(PROBLEM STATEMENT): Format the items as a JSON list of strings, one string per line and no blank lines, starting at the beginning of the items and ending at the line that contains "2075 centimetres", both included. Omit the pictures.

START SUPPLIED MATERIAL

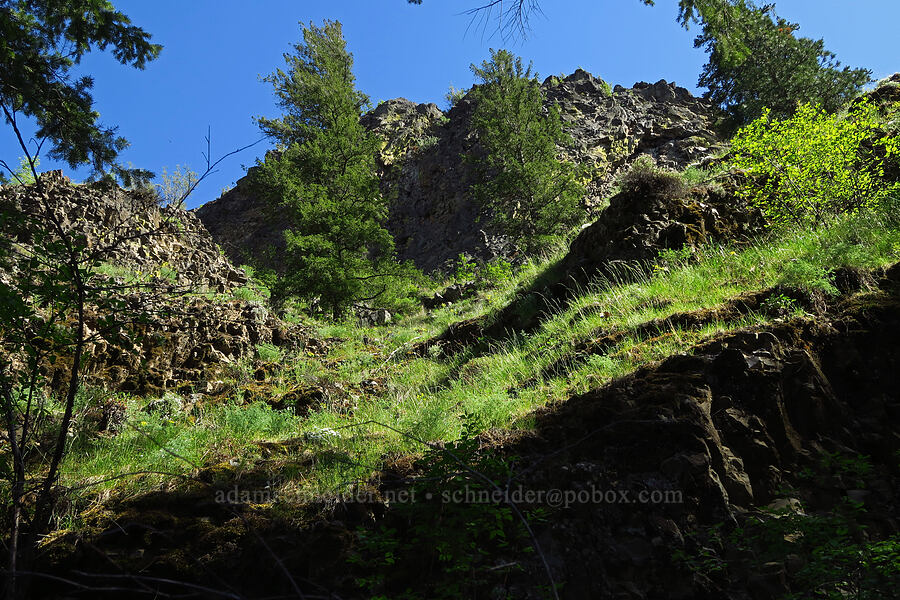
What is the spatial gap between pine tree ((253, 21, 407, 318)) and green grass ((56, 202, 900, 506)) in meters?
5.25

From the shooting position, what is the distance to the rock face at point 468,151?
2075 centimetres

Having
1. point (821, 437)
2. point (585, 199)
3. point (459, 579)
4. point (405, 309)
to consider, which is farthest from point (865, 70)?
point (459, 579)

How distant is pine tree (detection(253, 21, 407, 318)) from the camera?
12.8m

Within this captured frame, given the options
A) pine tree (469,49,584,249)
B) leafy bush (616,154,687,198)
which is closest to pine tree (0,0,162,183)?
leafy bush (616,154,687,198)

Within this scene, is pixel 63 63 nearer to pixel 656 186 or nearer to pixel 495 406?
pixel 495 406

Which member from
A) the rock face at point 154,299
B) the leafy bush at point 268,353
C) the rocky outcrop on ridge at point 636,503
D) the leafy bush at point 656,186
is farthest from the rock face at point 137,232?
the leafy bush at point 656,186

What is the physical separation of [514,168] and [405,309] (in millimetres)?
7070

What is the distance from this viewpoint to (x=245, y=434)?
4539 mm

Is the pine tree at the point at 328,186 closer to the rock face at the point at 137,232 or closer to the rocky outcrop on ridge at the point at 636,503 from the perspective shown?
the rock face at the point at 137,232

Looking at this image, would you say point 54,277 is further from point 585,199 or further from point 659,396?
point 585,199

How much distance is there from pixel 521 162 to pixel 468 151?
6.88 meters

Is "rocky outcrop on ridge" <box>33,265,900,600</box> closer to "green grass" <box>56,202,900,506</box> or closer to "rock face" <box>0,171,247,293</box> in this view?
Result: "green grass" <box>56,202,900,506</box>

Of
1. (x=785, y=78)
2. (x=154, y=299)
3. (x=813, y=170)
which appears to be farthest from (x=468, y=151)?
(x=154, y=299)

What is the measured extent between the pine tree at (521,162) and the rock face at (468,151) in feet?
6.84
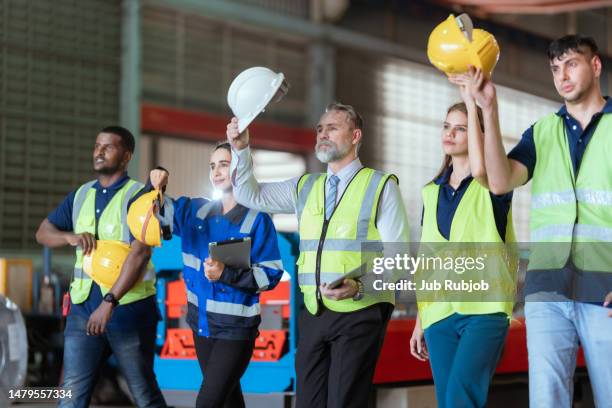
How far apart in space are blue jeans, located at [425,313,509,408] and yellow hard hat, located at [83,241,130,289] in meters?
1.65

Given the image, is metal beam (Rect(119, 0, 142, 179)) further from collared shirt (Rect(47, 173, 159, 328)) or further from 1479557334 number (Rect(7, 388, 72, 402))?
1479557334 number (Rect(7, 388, 72, 402))

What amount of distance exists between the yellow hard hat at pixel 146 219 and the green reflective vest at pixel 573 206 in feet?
6.10

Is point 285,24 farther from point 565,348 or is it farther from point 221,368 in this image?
point 565,348

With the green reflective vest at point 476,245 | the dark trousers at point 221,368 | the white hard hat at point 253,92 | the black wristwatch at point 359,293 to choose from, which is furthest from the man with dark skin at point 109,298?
the green reflective vest at point 476,245

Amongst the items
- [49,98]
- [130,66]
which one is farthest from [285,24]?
[49,98]

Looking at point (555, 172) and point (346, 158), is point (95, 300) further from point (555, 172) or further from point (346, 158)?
point (555, 172)

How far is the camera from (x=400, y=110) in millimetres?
18281

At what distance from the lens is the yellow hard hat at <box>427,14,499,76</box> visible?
10.4 feet

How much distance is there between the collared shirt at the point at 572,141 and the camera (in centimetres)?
325

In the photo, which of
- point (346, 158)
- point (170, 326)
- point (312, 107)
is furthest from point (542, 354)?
point (312, 107)

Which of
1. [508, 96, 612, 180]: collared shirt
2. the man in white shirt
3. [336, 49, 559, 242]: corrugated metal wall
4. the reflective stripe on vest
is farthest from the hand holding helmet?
[336, 49, 559, 242]: corrugated metal wall

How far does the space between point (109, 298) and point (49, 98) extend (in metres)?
9.13

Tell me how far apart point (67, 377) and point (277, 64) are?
11965 millimetres

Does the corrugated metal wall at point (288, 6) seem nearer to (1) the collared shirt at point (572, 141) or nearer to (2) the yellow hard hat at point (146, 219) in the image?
(2) the yellow hard hat at point (146, 219)
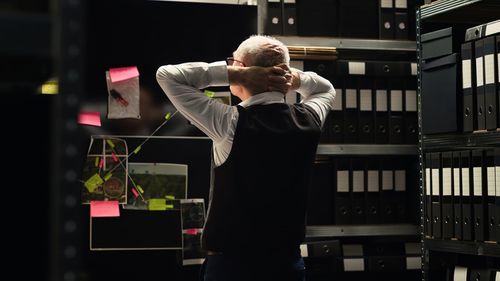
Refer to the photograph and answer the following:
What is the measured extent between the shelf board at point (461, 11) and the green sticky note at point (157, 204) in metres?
1.41

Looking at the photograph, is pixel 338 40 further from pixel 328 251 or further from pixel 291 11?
pixel 328 251

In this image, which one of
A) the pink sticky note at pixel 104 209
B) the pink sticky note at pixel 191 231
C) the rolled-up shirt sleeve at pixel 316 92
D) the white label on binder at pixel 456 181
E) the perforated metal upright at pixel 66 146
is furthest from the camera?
the pink sticky note at pixel 191 231

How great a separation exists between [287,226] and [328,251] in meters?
1.47

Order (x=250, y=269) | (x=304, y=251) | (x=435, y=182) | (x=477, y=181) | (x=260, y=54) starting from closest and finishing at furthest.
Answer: (x=250, y=269) → (x=260, y=54) → (x=477, y=181) → (x=435, y=182) → (x=304, y=251)

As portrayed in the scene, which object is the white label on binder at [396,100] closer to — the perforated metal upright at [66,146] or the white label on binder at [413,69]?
the white label on binder at [413,69]

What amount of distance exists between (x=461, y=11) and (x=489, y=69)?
1.77ft

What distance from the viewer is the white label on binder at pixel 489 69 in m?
2.83

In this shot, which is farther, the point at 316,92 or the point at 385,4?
the point at 385,4

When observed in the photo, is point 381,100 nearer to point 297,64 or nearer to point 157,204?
point 297,64

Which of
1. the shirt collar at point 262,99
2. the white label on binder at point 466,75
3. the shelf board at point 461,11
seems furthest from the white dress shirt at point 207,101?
the shelf board at point 461,11

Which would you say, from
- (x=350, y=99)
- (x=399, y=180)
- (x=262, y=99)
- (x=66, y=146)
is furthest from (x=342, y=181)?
(x=66, y=146)

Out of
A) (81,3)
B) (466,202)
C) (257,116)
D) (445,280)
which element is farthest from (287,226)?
(445,280)

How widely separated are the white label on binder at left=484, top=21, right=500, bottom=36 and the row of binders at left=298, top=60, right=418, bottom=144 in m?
0.79

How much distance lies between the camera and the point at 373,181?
3705 mm
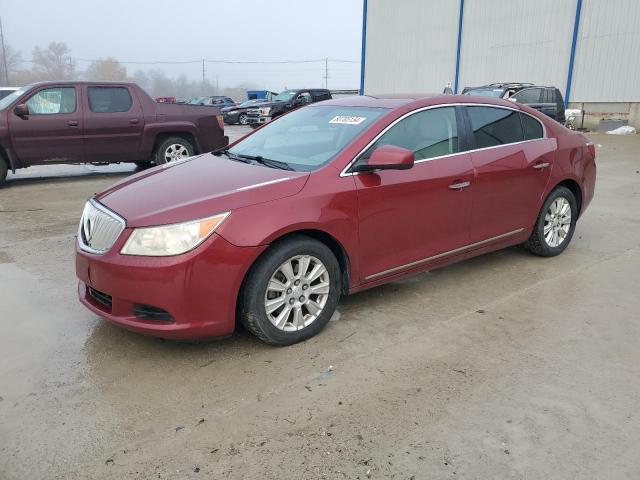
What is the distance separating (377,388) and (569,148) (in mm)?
3414

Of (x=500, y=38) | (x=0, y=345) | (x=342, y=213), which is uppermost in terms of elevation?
(x=500, y=38)

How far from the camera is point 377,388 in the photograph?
302cm

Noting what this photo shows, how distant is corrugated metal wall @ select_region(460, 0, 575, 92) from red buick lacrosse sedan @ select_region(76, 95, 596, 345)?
810 inches

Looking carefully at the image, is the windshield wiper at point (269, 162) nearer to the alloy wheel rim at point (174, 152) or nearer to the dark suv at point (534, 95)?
the alloy wheel rim at point (174, 152)

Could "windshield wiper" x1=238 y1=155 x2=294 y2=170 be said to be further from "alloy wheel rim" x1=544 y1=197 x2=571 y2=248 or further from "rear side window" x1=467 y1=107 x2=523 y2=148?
"alloy wheel rim" x1=544 y1=197 x2=571 y2=248

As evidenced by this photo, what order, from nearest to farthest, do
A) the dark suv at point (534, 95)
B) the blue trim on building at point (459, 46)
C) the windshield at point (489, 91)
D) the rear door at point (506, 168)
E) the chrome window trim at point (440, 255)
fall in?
the chrome window trim at point (440, 255)
the rear door at point (506, 168)
the windshield at point (489, 91)
the dark suv at point (534, 95)
the blue trim on building at point (459, 46)

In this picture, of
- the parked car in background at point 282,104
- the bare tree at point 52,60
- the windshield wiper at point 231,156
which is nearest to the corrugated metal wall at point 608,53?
the parked car in background at point 282,104

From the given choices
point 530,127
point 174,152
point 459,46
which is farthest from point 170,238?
point 459,46

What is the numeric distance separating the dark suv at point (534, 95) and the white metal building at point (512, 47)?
555cm

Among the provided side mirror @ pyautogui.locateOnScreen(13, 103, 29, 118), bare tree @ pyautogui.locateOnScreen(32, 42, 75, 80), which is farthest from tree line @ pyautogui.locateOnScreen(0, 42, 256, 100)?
side mirror @ pyautogui.locateOnScreen(13, 103, 29, 118)

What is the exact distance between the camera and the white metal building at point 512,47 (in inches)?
819

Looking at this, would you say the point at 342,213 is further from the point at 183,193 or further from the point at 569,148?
the point at 569,148

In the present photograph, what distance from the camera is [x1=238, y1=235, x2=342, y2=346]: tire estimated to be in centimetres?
328

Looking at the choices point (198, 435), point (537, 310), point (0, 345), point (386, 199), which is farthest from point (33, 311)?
point (537, 310)
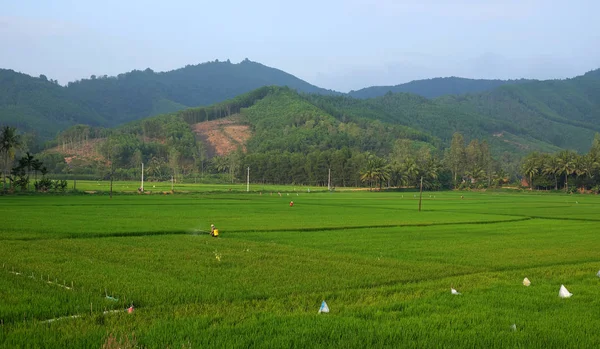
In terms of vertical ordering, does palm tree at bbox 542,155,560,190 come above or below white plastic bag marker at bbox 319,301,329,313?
above

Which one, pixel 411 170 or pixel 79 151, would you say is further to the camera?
pixel 79 151

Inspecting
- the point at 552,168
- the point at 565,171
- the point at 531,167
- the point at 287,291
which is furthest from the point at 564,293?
the point at 531,167

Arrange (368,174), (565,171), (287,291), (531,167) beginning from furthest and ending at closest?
(368,174) → (531,167) → (565,171) → (287,291)

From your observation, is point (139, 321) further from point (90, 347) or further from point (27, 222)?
point (27, 222)

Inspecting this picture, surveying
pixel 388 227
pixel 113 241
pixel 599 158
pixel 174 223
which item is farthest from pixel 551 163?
pixel 113 241

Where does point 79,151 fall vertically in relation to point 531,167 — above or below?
above

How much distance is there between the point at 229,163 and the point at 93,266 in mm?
150232

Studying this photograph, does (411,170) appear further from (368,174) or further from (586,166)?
(586,166)

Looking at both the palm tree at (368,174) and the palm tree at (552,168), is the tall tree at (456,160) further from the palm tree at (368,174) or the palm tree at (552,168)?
the palm tree at (368,174)

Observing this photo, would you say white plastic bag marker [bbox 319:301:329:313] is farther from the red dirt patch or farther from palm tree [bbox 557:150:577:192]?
the red dirt patch

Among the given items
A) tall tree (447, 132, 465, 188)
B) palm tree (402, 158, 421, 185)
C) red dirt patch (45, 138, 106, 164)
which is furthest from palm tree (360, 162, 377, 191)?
red dirt patch (45, 138, 106, 164)

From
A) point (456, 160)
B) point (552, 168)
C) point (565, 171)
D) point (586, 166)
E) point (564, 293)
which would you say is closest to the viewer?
point (564, 293)

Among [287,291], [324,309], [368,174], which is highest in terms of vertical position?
[368,174]

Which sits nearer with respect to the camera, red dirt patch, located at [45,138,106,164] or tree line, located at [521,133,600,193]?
tree line, located at [521,133,600,193]
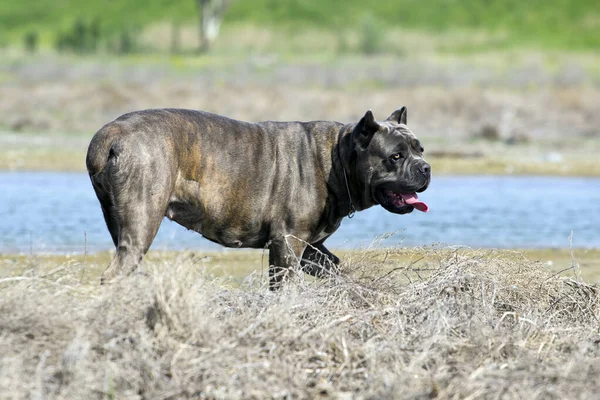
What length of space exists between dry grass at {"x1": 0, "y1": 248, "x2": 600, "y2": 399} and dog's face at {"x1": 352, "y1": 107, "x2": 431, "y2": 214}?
4.62 feet

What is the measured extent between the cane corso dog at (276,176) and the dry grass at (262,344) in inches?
40.7

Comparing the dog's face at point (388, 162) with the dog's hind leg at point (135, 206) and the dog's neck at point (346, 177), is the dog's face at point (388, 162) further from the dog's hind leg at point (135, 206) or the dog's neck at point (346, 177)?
the dog's hind leg at point (135, 206)

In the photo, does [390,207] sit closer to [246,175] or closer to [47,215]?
[246,175]

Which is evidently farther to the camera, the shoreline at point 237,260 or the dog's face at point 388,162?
the shoreline at point 237,260

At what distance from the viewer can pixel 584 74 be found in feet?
121

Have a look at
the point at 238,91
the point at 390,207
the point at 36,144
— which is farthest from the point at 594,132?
the point at 390,207

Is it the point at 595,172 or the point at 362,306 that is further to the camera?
the point at 595,172

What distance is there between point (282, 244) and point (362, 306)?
46.8 inches

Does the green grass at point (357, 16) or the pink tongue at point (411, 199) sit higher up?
the green grass at point (357, 16)

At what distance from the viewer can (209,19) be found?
59.1 metres

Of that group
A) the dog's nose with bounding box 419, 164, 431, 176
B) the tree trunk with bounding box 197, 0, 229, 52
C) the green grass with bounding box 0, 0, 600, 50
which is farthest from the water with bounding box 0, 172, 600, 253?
the green grass with bounding box 0, 0, 600, 50

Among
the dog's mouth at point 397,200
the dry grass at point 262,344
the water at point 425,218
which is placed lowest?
the water at point 425,218

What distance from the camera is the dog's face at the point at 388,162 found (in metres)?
7.75

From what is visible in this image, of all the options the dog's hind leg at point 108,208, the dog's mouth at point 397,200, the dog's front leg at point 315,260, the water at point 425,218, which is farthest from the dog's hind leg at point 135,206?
the water at point 425,218
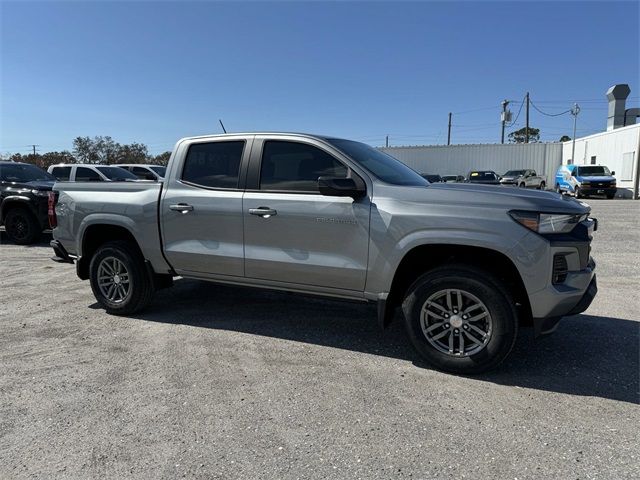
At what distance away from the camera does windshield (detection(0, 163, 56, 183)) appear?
437 inches

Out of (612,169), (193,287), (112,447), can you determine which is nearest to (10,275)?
(193,287)

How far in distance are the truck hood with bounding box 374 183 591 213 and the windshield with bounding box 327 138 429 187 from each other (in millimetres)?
303

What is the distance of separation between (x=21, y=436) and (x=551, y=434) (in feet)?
10.9

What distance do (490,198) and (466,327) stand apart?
1.03 meters

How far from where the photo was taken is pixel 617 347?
176 inches

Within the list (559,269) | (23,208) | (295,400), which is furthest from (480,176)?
(295,400)

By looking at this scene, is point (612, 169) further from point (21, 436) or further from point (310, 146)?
point (21, 436)

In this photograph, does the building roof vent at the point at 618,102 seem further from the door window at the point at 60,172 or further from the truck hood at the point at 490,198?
the truck hood at the point at 490,198

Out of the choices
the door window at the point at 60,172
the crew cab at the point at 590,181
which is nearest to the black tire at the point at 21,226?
the door window at the point at 60,172

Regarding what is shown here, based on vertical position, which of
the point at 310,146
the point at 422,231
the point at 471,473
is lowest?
the point at 471,473

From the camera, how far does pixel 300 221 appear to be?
4.30 metres

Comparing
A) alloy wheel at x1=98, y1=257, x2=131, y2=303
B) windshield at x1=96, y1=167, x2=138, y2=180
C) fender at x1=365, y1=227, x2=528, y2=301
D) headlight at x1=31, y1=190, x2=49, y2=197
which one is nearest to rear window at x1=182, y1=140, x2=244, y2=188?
alloy wheel at x1=98, y1=257, x2=131, y2=303

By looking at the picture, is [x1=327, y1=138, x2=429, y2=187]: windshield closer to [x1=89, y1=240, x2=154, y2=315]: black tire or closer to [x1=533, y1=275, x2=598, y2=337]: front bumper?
[x1=533, y1=275, x2=598, y2=337]: front bumper

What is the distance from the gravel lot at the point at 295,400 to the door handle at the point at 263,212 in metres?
1.22
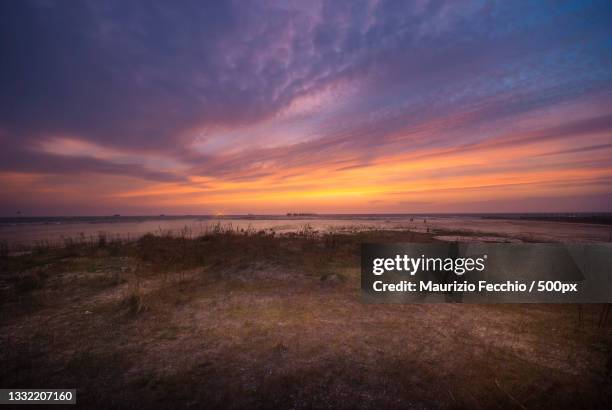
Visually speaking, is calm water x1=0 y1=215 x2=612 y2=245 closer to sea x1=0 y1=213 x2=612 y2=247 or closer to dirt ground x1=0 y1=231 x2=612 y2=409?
sea x1=0 y1=213 x2=612 y2=247

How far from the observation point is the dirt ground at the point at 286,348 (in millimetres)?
4512

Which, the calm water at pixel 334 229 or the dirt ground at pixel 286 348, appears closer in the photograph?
the dirt ground at pixel 286 348

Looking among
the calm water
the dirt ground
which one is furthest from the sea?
the dirt ground

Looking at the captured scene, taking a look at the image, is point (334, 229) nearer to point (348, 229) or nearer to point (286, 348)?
point (348, 229)

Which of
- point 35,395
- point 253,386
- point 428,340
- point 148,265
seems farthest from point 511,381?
point 148,265

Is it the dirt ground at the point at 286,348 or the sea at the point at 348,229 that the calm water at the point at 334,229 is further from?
the dirt ground at the point at 286,348

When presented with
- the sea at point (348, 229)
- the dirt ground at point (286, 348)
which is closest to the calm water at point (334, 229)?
the sea at point (348, 229)

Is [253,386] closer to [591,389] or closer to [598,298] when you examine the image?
[591,389]

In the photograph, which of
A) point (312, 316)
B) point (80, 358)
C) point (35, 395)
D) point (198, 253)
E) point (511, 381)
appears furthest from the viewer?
point (198, 253)

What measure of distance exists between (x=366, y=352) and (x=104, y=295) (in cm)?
942

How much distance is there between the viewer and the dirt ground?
4512 mm

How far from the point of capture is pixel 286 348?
238 inches

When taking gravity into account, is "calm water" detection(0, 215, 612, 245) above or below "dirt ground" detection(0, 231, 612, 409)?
above

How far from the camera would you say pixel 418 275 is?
10336 millimetres
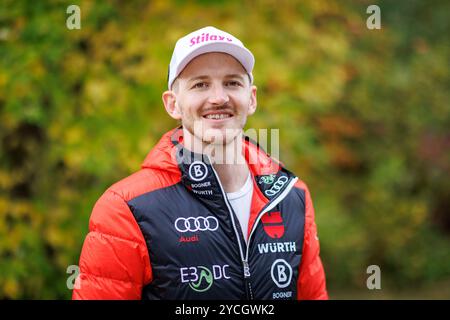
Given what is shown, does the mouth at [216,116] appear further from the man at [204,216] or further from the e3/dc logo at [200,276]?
the e3/dc logo at [200,276]

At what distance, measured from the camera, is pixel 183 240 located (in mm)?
2516

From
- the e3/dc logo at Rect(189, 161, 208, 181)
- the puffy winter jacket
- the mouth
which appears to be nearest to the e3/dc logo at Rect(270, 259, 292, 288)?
the puffy winter jacket

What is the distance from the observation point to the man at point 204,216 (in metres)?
2.47

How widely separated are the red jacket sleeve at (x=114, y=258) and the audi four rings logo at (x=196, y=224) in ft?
0.55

END SUPPLIED MATERIAL

(TASK ANSWER):
[
  "What is the spatial gap between pine tree ((253, 21, 407, 318)) and green grass ((56, 202, 900, 506)) in meters?",
  "5.25",
  "From the shooting position, what is the distance to the rock face at point 468,151?",
  "2075 centimetres"
]